Molecular insights into ecosystem health: Comparative characterisation of dietary ecology and spatial biodiversity patterns through DNA metabarcoding of threatened predator species in Aotearoa New Zealand

Abstract

Predator species play critical ecological roles, influencing food web dynamics, regulating prey populations, and reflecting the health of their surrounding ecosystems. In Aotearoa New Zealand, many threatened predators inhabit environments under pressure from habitat modification, invasive species, and climate change. Understanding their dietary ecology and the biodiversity of their habitats is essential for effective conservation management. Environmental DNA (eDNA) metabarcoding, which uses genetic material shed into the environment to identify taxa, offers a non-invasive and highly sensitive approach to investigating both diet and broader biodiversity patterns. My thesis aimed to compare the dietary ecology and incidental biodiversity detection of two threatened predators inhabiting contrasting ecosystems, and to evaluate how ecological context shapes the information recovered through molecular analyses.

The first analysis (Chapter 2) examined the diet of the long-tailed bat (Chalinolobus tuberculatus) across multiple roosting locations within a single plantation forest over the summer season. This was the first study of its kind at this scale for the species, generating an unprecedented molecular dataset.
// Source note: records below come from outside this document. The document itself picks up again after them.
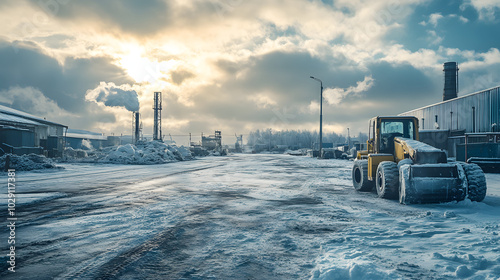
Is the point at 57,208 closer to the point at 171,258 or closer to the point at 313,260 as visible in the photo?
the point at 171,258

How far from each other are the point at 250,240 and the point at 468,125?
27.9m

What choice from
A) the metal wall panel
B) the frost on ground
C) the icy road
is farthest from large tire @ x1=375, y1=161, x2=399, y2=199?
the frost on ground

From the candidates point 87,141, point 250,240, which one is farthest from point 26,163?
point 87,141

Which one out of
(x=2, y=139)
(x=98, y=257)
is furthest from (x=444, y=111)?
(x=2, y=139)

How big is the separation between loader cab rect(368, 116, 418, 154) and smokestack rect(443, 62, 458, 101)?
1192 inches

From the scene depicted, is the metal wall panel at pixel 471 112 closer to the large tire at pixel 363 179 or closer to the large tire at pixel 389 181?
the large tire at pixel 363 179

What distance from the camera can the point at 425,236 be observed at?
17.4 feet

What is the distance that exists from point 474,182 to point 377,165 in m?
2.70

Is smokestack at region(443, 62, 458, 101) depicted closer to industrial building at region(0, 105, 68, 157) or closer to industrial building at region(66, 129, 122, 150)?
industrial building at region(0, 105, 68, 157)

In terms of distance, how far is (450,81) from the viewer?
118 ft

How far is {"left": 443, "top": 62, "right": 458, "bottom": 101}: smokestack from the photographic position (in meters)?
35.9

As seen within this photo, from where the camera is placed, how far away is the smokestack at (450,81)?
35.9 metres

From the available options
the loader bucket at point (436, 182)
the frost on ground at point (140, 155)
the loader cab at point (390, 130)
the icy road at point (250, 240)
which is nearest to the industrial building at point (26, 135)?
the frost on ground at point (140, 155)

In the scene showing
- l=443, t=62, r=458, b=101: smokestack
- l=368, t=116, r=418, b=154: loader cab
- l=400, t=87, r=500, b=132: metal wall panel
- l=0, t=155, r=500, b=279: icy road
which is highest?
l=443, t=62, r=458, b=101: smokestack
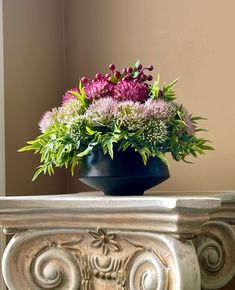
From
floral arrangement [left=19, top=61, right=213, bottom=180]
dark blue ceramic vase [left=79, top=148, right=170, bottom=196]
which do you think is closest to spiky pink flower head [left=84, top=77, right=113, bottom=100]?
floral arrangement [left=19, top=61, right=213, bottom=180]

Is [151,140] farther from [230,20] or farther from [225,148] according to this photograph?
[230,20]

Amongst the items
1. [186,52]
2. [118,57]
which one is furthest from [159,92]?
[118,57]

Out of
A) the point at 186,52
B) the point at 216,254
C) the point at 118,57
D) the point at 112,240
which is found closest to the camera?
the point at 112,240

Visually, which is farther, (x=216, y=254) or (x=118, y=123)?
(x=216, y=254)

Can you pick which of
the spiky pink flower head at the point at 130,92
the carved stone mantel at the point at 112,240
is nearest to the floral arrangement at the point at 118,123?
the spiky pink flower head at the point at 130,92

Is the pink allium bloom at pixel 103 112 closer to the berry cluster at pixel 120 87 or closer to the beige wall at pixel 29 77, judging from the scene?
the berry cluster at pixel 120 87

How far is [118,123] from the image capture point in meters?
1.11

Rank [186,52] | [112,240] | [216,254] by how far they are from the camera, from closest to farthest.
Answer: [112,240]
[216,254]
[186,52]

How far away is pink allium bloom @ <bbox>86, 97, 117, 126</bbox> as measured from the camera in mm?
1118

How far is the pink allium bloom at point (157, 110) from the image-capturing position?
1112 millimetres

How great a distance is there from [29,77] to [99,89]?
2.09 ft

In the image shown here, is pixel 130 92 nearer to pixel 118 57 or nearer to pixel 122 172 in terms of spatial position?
pixel 122 172

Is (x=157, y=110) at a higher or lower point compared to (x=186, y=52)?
lower

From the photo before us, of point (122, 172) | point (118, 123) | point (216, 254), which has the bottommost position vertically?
point (216, 254)
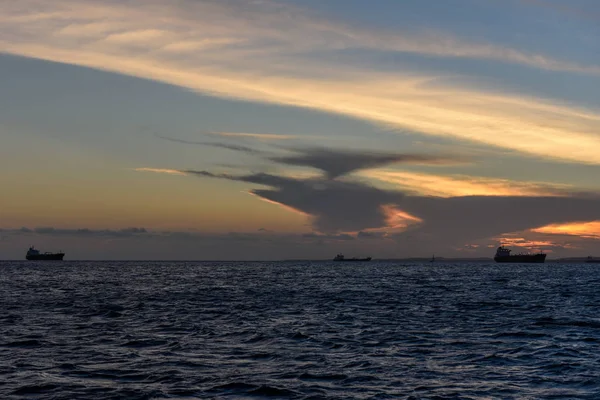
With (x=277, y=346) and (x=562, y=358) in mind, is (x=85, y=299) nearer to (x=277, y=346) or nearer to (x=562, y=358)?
(x=277, y=346)

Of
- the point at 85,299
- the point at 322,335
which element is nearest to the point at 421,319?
the point at 322,335

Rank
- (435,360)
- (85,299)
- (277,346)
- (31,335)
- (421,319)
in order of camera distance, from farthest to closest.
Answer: (85,299) < (421,319) < (31,335) < (277,346) < (435,360)

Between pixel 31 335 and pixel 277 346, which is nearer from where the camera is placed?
pixel 277 346

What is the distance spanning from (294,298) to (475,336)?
39.1 m

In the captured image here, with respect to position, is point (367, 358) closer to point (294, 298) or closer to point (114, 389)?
point (114, 389)

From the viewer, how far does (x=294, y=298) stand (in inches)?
3123

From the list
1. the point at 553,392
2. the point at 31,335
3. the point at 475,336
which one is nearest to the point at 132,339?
the point at 31,335

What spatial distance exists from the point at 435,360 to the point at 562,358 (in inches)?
272

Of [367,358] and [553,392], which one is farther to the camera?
[367,358]

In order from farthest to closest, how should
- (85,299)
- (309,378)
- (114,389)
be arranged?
(85,299) → (309,378) → (114,389)

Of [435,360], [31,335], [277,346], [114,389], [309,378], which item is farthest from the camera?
[31,335]

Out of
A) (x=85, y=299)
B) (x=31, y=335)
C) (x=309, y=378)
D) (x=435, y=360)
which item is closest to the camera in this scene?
(x=309, y=378)

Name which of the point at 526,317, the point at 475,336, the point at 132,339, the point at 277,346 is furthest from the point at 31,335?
the point at 526,317

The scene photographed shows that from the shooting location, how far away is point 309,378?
28.6m
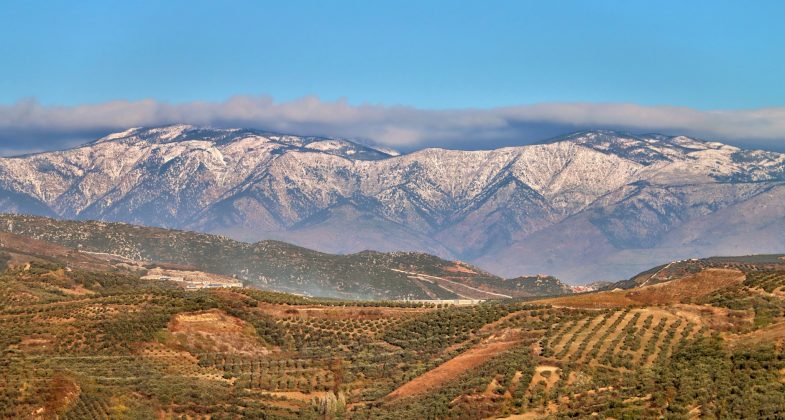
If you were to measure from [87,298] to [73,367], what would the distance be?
4098 cm

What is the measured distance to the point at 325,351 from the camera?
459 ft

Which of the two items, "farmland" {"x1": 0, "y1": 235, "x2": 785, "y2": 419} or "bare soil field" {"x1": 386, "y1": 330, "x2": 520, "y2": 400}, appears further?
"bare soil field" {"x1": 386, "y1": 330, "x2": 520, "y2": 400}

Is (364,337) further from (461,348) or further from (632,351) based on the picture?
(632,351)

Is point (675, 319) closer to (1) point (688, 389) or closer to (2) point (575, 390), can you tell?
(2) point (575, 390)

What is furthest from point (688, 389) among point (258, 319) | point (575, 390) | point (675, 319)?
point (258, 319)

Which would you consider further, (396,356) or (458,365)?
(396,356)

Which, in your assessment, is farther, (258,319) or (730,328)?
(258,319)

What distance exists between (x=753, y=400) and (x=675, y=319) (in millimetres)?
41832

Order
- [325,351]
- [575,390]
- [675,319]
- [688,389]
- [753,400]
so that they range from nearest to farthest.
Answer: [753,400]
[688,389]
[575,390]
[675,319]
[325,351]

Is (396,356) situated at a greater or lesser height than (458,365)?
lesser

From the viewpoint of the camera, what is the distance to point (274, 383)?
123 meters

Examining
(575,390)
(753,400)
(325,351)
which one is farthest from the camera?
(325,351)

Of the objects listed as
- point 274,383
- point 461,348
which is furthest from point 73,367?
point 461,348

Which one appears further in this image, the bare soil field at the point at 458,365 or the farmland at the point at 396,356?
the bare soil field at the point at 458,365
Metabarcoding revealed a diet dominated by arthropods from multiple insect orders, encompassing both native and introduced taxa. Differences linked to reproductive status suggested shifts in prey choice driven by energetic demands, while variation between pre- and post-harvest periods indicated sensitivity to forestry management cycles. These results highlight both the potential role of this species in regulating introduced insects and its value as a bioindicator in managed forest systems.

The second analysis (Chapter 3) investigated little blue penguins (Eudyptula minor) from an island breeding colony within a sheltered harbour, focusing on both dietary and non-diet biodiversity signals. While direct dietary resolution was limited, eDNA recovered a rich record of terrestrial and nearshore taxa, reflecting seasonal and spatial variation in colony-adjacent biodiversity. These patterns were potentially influenced by seasonal ocean productivity, prey migration, microhabitat heterogeneity, and anthropogenic disturbance, demonstrating the capacity of faecal eDNA to capture wider ecosystem information.

Together, these studies demonstrate that predator faecal metabarcoding can provide complementary insights into species ecology and environmental condition, even when direct dietary resolution is constrained. By integrating trophic and incidental biodiversity data, this research contributes molecular baselines for long-term monitoring, enables the characterisation of hard-to-study or cryptic species that are otherwise difficult to observe directly, underscores the influence of ecological context on eDNA recovery, and supports the use of non-invasive molecular tools to inform evidence-based management and the conservation of threatened species and their habitats in Aotearoa New Zealand.